On social connectivity
“Having a high-quality social connection at work is a key driver of satisfaction and workplace well-being. Although these virtual connections have had some ancillary benefits, such as humanizing people by seeing them in their natural environment, they do not substitute for in-person interaction.
“For many workers who must physically be at their workplace, they may literally see a different landscape for heightened safety. This includes barriers at grocery stores, increased space between tables at restaurants, fewer clients (and tips), staggered schedules and more space in manufacturing settings. These may dampen one of the key benefits of working in these settings: interaction with others and feelings of social connection.”
On flexible and/or remote work
“Because we have shown that remote work is possible, some organizations may allow for more flexible work in the future. Due to this, expectations and stigmas about motivations for flexible work may change going forward. In the past, requesting flexible work was often about balancing work and outside of work responsibilities. In fact, there is research showing that supervisors inferred women requested flexible work arrangements for family reasons and men requested them for performance reasons.”
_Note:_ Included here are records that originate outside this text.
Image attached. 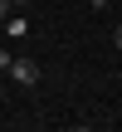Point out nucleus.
Listing matches in <instances>:
<instances>
[{"label": "nucleus", "instance_id": "1", "mask_svg": "<svg viewBox=\"0 0 122 132\" xmlns=\"http://www.w3.org/2000/svg\"><path fill=\"white\" fill-rule=\"evenodd\" d=\"M5 73H10V78H15L20 88H34V83H39V64H34L29 54H20V59H10V69H5Z\"/></svg>", "mask_w": 122, "mask_h": 132}, {"label": "nucleus", "instance_id": "2", "mask_svg": "<svg viewBox=\"0 0 122 132\" xmlns=\"http://www.w3.org/2000/svg\"><path fill=\"white\" fill-rule=\"evenodd\" d=\"M10 10H15V5H10V0H0V24L10 20Z\"/></svg>", "mask_w": 122, "mask_h": 132}, {"label": "nucleus", "instance_id": "3", "mask_svg": "<svg viewBox=\"0 0 122 132\" xmlns=\"http://www.w3.org/2000/svg\"><path fill=\"white\" fill-rule=\"evenodd\" d=\"M10 59H15V54H10V49H0V69H10Z\"/></svg>", "mask_w": 122, "mask_h": 132}, {"label": "nucleus", "instance_id": "4", "mask_svg": "<svg viewBox=\"0 0 122 132\" xmlns=\"http://www.w3.org/2000/svg\"><path fill=\"white\" fill-rule=\"evenodd\" d=\"M88 5H93V10H108V5H112V0H88Z\"/></svg>", "mask_w": 122, "mask_h": 132}, {"label": "nucleus", "instance_id": "5", "mask_svg": "<svg viewBox=\"0 0 122 132\" xmlns=\"http://www.w3.org/2000/svg\"><path fill=\"white\" fill-rule=\"evenodd\" d=\"M10 5H15V10H24V5H34V0H10Z\"/></svg>", "mask_w": 122, "mask_h": 132}, {"label": "nucleus", "instance_id": "6", "mask_svg": "<svg viewBox=\"0 0 122 132\" xmlns=\"http://www.w3.org/2000/svg\"><path fill=\"white\" fill-rule=\"evenodd\" d=\"M112 44H117V49H122V24H117V34H112Z\"/></svg>", "mask_w": 122, "mask_h": 132}]
</instances>
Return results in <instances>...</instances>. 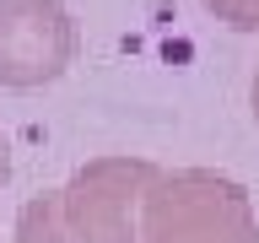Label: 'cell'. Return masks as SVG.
<instances>
[{
	"label": "cell",
	"mask_w": 259,
	"mask_h": 243,
	"mask_svg": "<svg viewBox=\"0 0 259 243\" xmlns=\"http://www.w3.org/2000/svg\"><path fill=\"white\" fill-rule=\"evenodd\" d=\"M11 178V146H6V135H0V184Z\"/></svg>",
	"instance_id": "5b68a950"
},
{
	"label": "cell",
	"mask_w": 259,
	"mask_h": 243,
	"mask_svg": "<svg viewBox=\"0 0 259 243\" xmlns=\"http://www.w3.org/2000/svg\"><path fill=\"white\" fill-rule=\"evenodd\" d=\"M216 22H227V27L238 32H259V0H200Z\"/></svg>",
	"instance_id": "277c9868"
},
{
	"label": "cell",
	"mask_w": 259,
	"mask_h": 243,
	"mask_svg": "<svg viewBox=\"0 0 259 243\" xmlns=\"http://www.w3.org/2000/svg\"><path fill=\"white\" fill-rule=\"evenodd\" d=\"M141 243H259V216L238 178L178 168L146 189Z\"/></svg>",
	"instance_id": "7a4b0ae2"
},
{
	"label": "cell",
	"mask_w": 259,
	"mask_h": 243,
	"mask_svg": "<svg viewBox=\"0 0 259 243\" xmlns=\"http://www.w3.org/2000/svg\"><path fill=\"white\" fill-rule=\"evenodd\" d=\"M76 60V22L60 0H0V87L32 92Z\"/></svg>",
	"instance_id": "3957f363"
},
{
	"label": "cell",
	"mask_w": 259,
	"mask_h": 243,
	"mask_svg": "<svg viewBox=\"0 0 259 243\" xmlns=\"http://www.w3.org/2000/svg\"><path fill=\"white\" fill-rule=\"evenodd\" d=\"M157 184V168L141 157H97L38 194L16 216V243H141L135 211Z\"/></svg>",
	"instance_id": "6da1fadb"
},
{
	"label": "cell",
	"mask_w": 259,
	"mask_h": 243,
	"mask_svg": "<svg viewBox=\"0 0 259 243\" xmlns=\"http://www.w3.org/2000/svg\"><path fill=\"white\" fill-rule=\"evenodd\" d=\"M254 113H259V76H254Z\"/></svg>",
	"instance_id": "8992f818"
}]
</instances>
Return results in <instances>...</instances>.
“The quality of management — always one of the key drivers of employee satisfaction — may become even more important, but the fundamentals of task and relational functions won’t change. How they do that in remote settings may look different. Managers with the employees working remotely need to be more in touch with how to structure work. It might be useful to examine work and find things to ‘start/stop/continue’ in this new environment. They also need to amplify their social support functions for their employees.”
Theresa Glomb is also the Toro Company-David M. Lilly Chair in Human Resources. Her expertise and research surrounds emotions and mood in organizations, job attitudes and behaviors, emotional labor, and workplace victimization including incivility, aggression and sexual harassment.